Wednesday, November 26, 2008
LBC Air Cargo, Inc., et. al. vs. CA
G.R. No. 101683. 23 February 1995.
Petition for review of a decision of the CA reversing that of the RTC and holding LBC and Tano liable.
Vitug, J.:
Facts: At about 11:30 am of 15 Nov 1987, Rogelio Monterola was traveling on board his Suzuki motorcycle towards Mangaggoy on the right lane along a dusty road in Bislig, Surigao del Sur. At about the same time, a cargo van of LBC, driven by petitioner herein, Tano, Jr., was coming from the opposite direction on its way to Bislig Airport. When Tano was approaching the airport entrance on his left, he saw two vehicles racing against each other from the opposite direction. Tano stopped the van and waited for the 2 vehicles to pass by. The dust made the visibility extremely bad. Instead of waiting Tano started to make a sharp left turn and when he was about to reach the center of the right lane, the motorcycle driven by Monterola suddenly emerged from the dust and smashed head-on against the LBC van. Monterola died.
Issue:WON the negligence of Monterola is the proximate cause of the accident.
Ruling: The proximate cause of the accident was the negligence of petitioner Tano, who, despite poor visibility, hastily executed a left turn w/o waiting for the dust to settle.
Petitioners poorly invoke the doctrine of "last clear chance." In the instant case, the victim was travelling along the lane where he was rightl supposd to be. The incident occured in an instant. No apreciable time had elapsed that could have afforded the victim a last clear opportunity to avoid the collision. However, the deceased was contributorily negligent in evidently speeding.
The SC agrees w the CA that there was contributory negligence on the victim's part that warrants a mitigation of petitioner's liability for damages.
*Dan'q
PLDT vs. CA
Issue: WON PLDT and L.R. Barte and Co. are liable.
Ruling: Private Respondent´s negligence was not merely contributory but goes to the very cause of the accident, hence he has no right to recover damages for the injuries which he and his wife suffered. Private respondent cannot recover notwithstanding the negligence he imputes on PLDT considering that he had ¨the last clear chance¨, to avoid the injury. One who claims damages for the negligence of another has the burden of proof to show existence of such fault or negligence causative thereof.
*Dre
NAPOCOR vs. CA
Facts: On Nov. 4, 1967, a typhoon called ¨Welming¨ hit Central Luzon passing through NAPOCOR´s Angat Hydro-Electric Project Dam in Bulacan.
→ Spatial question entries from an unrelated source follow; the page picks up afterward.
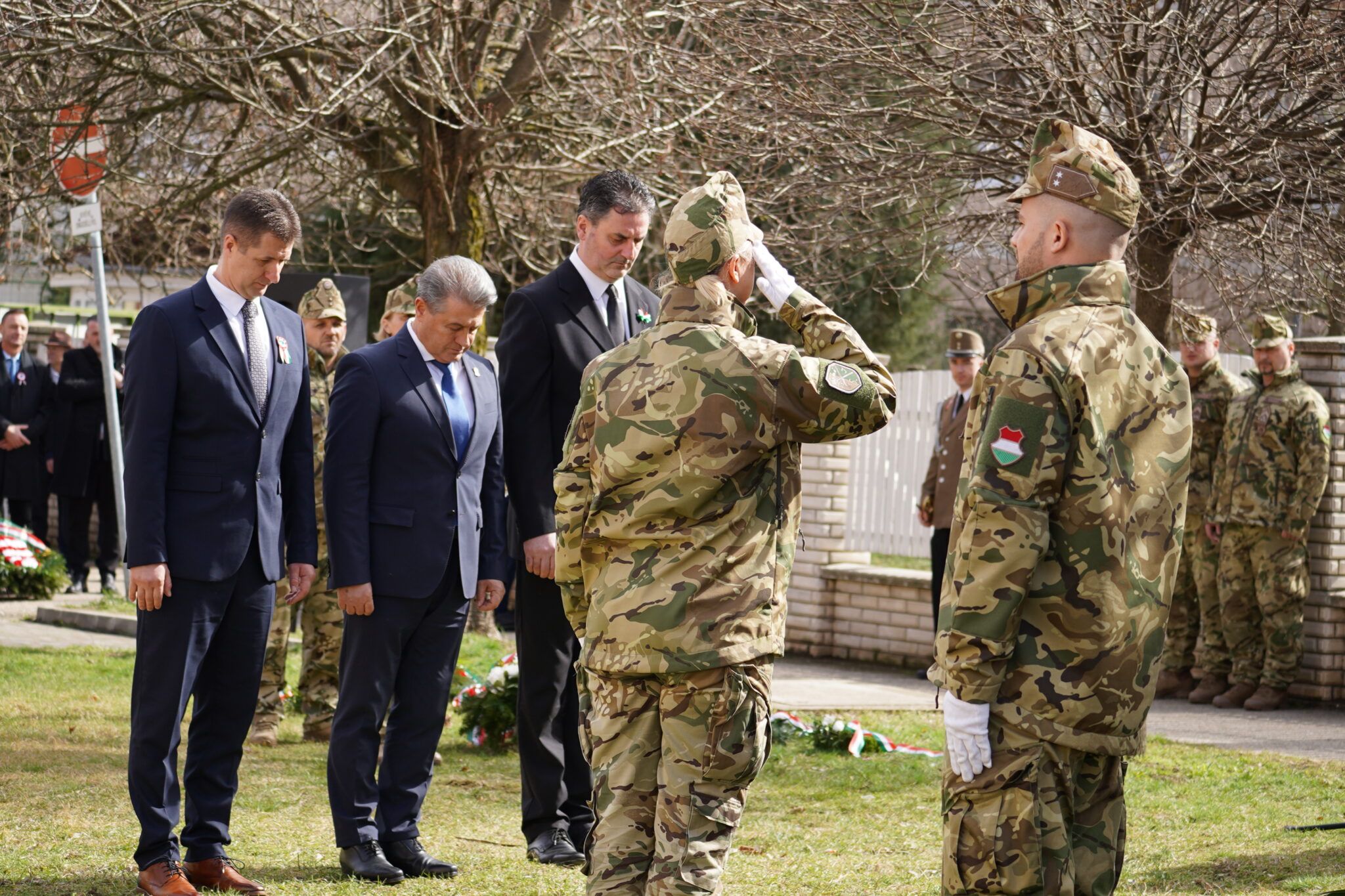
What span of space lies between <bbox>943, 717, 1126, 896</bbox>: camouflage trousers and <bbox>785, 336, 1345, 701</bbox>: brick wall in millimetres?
6793

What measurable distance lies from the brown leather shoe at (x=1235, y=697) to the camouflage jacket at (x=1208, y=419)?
3.97 ft

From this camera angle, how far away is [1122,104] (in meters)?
7.15

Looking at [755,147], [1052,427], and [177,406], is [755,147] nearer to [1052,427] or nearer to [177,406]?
[177,406]

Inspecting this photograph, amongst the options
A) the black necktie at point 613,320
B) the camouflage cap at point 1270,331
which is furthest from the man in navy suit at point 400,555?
the camouflage cap at point 1270,331

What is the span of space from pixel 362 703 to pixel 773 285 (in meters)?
2.29

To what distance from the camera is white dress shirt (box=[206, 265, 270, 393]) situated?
5.02m

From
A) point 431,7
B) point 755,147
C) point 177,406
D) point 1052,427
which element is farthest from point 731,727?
point 431,7

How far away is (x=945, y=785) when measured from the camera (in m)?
3.39

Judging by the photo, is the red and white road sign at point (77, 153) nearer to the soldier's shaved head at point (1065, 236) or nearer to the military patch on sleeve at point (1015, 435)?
the soldier's shaved head at point (1065, 236)

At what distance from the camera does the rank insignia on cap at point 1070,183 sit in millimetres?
3424

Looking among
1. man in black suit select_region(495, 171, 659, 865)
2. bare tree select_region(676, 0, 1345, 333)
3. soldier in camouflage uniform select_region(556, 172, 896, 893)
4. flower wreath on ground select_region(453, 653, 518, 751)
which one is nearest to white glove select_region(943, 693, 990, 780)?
soldier in camouflage uniform select_region(556, 172, 896, 893)

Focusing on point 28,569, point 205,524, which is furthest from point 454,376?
point 28,569

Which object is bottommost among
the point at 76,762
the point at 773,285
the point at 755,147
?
the point at 76,762

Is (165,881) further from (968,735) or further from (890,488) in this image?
(890,488)
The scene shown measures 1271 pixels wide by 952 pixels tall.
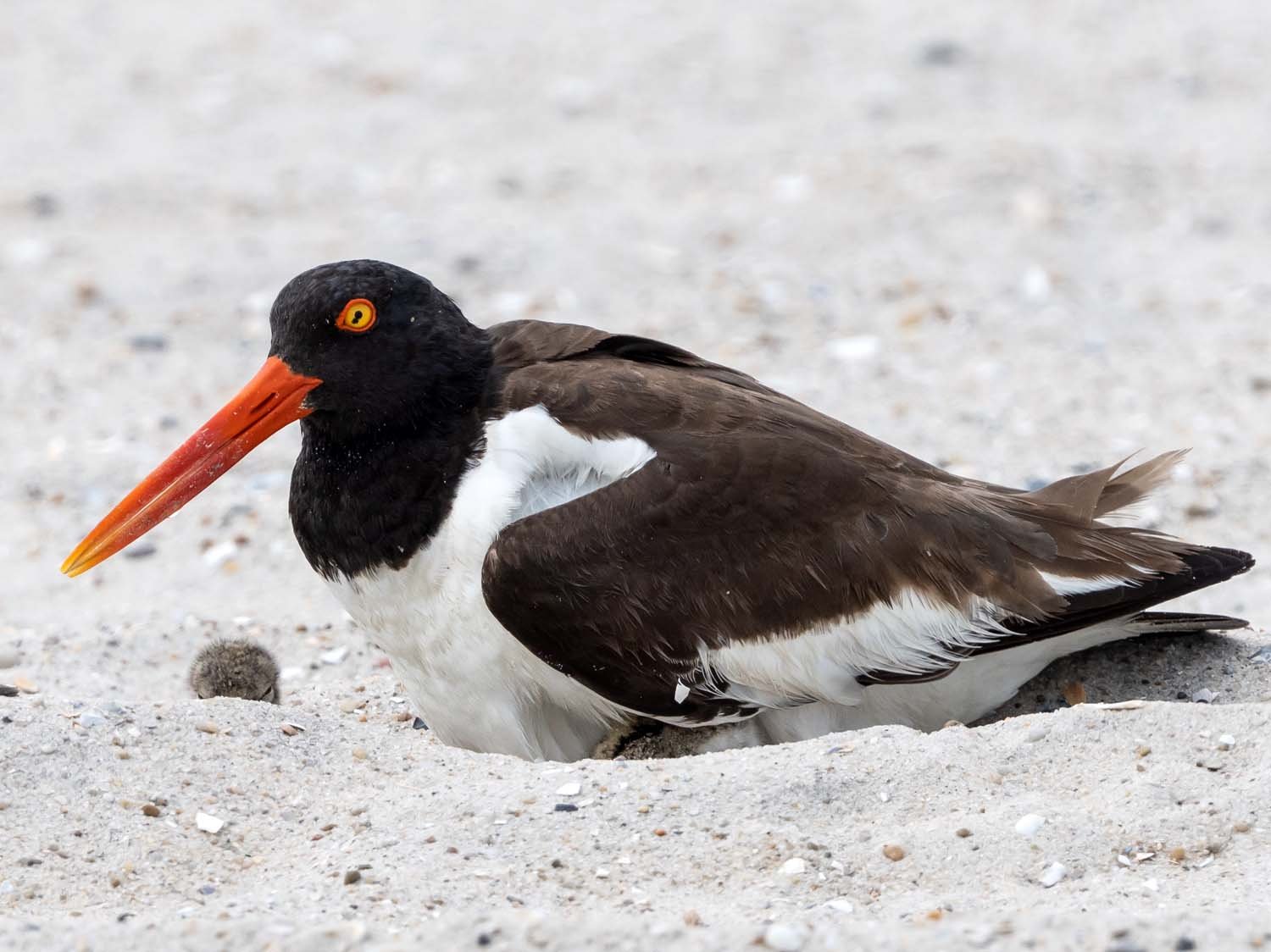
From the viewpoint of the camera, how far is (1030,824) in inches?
162

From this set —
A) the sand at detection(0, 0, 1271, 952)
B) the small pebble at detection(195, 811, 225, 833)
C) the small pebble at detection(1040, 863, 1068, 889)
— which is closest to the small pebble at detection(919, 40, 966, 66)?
the sand at detection(0, 0, 1271, 952)

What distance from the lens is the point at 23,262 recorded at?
10.4m

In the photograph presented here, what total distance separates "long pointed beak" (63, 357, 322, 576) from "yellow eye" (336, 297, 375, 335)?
0.24 meters

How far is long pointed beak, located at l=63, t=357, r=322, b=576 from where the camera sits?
16.4 ft

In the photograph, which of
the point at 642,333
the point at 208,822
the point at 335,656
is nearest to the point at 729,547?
the point at 208,822

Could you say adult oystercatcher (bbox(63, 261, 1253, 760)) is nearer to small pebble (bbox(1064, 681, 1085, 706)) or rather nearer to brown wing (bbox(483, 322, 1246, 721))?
brown wing (bbox(483, 322, 1246, 721))

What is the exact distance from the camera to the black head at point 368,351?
4.88 m

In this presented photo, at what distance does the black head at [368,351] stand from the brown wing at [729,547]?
0.19 m

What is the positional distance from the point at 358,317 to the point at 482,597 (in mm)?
848

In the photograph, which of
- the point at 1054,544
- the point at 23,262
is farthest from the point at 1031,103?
the point at 1054,544

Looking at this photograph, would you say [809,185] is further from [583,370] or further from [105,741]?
[105,741]

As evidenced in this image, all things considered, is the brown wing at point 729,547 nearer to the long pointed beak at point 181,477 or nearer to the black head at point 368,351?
the black head at point 368,351

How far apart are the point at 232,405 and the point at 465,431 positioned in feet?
2.16

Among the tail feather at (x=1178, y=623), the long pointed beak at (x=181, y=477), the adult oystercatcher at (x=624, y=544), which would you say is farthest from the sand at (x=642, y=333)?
the long pointed beak at (x=181, y=477)
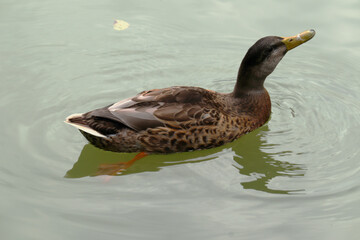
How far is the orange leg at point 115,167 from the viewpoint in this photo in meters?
5.86

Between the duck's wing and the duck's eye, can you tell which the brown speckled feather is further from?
the duck's eye

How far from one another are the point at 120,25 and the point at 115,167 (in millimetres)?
3375

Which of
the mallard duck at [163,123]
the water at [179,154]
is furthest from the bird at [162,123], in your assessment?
the water at [179,154]

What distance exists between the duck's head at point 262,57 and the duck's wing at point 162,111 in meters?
0.70

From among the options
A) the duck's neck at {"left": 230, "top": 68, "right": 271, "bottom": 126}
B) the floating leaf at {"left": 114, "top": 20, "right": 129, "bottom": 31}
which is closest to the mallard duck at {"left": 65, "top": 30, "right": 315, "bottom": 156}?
the duck's neck at {"left": 230, "top": 68, "right": 271, "bottom": 126}

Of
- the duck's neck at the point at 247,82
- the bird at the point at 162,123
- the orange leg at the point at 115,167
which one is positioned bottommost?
the orange leg at the point at 115,167

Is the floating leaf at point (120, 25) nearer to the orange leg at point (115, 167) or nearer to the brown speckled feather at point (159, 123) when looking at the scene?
the brown speckled feather at point (159, 123)

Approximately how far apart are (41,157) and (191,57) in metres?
2.99

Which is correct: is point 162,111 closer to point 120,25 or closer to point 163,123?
point 163,123

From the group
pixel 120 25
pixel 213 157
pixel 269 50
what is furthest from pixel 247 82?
pixel 120 25

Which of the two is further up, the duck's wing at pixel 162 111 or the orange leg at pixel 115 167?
the duck's wing at pixel 162 111

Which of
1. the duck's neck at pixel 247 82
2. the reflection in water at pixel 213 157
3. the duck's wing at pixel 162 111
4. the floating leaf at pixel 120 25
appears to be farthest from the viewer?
the floating leaf at pixel 120 25

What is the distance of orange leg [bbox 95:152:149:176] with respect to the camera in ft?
19.2

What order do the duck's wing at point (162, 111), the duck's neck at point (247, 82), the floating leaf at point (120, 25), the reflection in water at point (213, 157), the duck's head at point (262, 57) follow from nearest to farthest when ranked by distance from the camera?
the reflection in water at point (213, 157)
the duck's wing at point (162, 111)
the duck's head at point (262, 57)
the duck's neck at point (247, 82)
the floating leaf at point (120, 25)
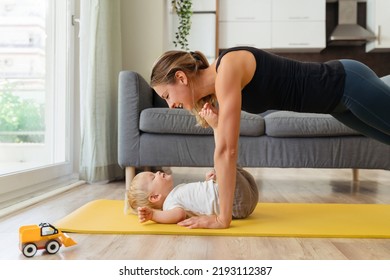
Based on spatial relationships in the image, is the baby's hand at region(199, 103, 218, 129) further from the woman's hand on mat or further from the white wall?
the white wall

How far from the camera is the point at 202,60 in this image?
1.72m

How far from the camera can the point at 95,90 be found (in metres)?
2.89

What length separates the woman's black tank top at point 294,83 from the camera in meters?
1.62

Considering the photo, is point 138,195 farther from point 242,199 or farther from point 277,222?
→ point 277,222

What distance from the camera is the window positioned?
230 cm

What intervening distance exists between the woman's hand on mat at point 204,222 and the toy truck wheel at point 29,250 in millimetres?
541

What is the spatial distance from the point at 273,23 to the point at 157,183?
404cm

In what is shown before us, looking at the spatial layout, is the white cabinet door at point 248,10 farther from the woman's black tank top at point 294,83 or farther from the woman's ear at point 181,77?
the woman's ear at point 181,77

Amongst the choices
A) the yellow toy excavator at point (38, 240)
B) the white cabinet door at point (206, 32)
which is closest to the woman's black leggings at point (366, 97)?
the yellow toy excavator at point (38, 240)

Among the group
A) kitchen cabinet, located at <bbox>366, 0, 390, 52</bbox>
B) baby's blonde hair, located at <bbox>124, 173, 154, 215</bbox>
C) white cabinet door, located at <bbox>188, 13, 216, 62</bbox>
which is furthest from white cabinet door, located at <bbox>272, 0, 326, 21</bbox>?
baby's blonde hair, located at <bbox>124, 173, 154, 215</bbox>

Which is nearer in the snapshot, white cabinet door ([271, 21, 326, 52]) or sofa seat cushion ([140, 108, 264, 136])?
sofa seat cushion ([140, 108, 264, 136])

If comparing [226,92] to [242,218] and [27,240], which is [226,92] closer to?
[242,218]

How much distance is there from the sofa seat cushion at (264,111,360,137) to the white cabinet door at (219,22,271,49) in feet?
9.51

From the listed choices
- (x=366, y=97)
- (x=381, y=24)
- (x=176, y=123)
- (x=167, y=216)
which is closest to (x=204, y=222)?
(x=167, y=216)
The water level had reach the danger height of 212 meters above sea level and abruptly opened the spillway gates. This action by NAPOCOR had an extraordinary large volume of water rushed and hit the installations and construction works of ECI (Engineering Construction, Inc.) a contractor of NAWASA for its tunnel in Bulacan. The negligent manner of opening the spillway gates by NAPOCOR had washed away, lost or destroyed ECI´s facilities and structures. NAPOCOR alleged that the destruction and loss was due to force majeure.
Issue: WON NAPOCOR is liable for the destruction.
Ruling: Petition Dismissed
Ratio: NAPOCOR cannot escape liability because it´s negligence was the proximate cause of the loss and damage even though the typhoon was an act of God. It was undoubtly negligent when it only opened the spillway gates at the height of typhoon ¨Welming¨ when it knew very well that it was safer to open it gradually. To be exempt from liability, NAPOCOR must be free from any previous negligence.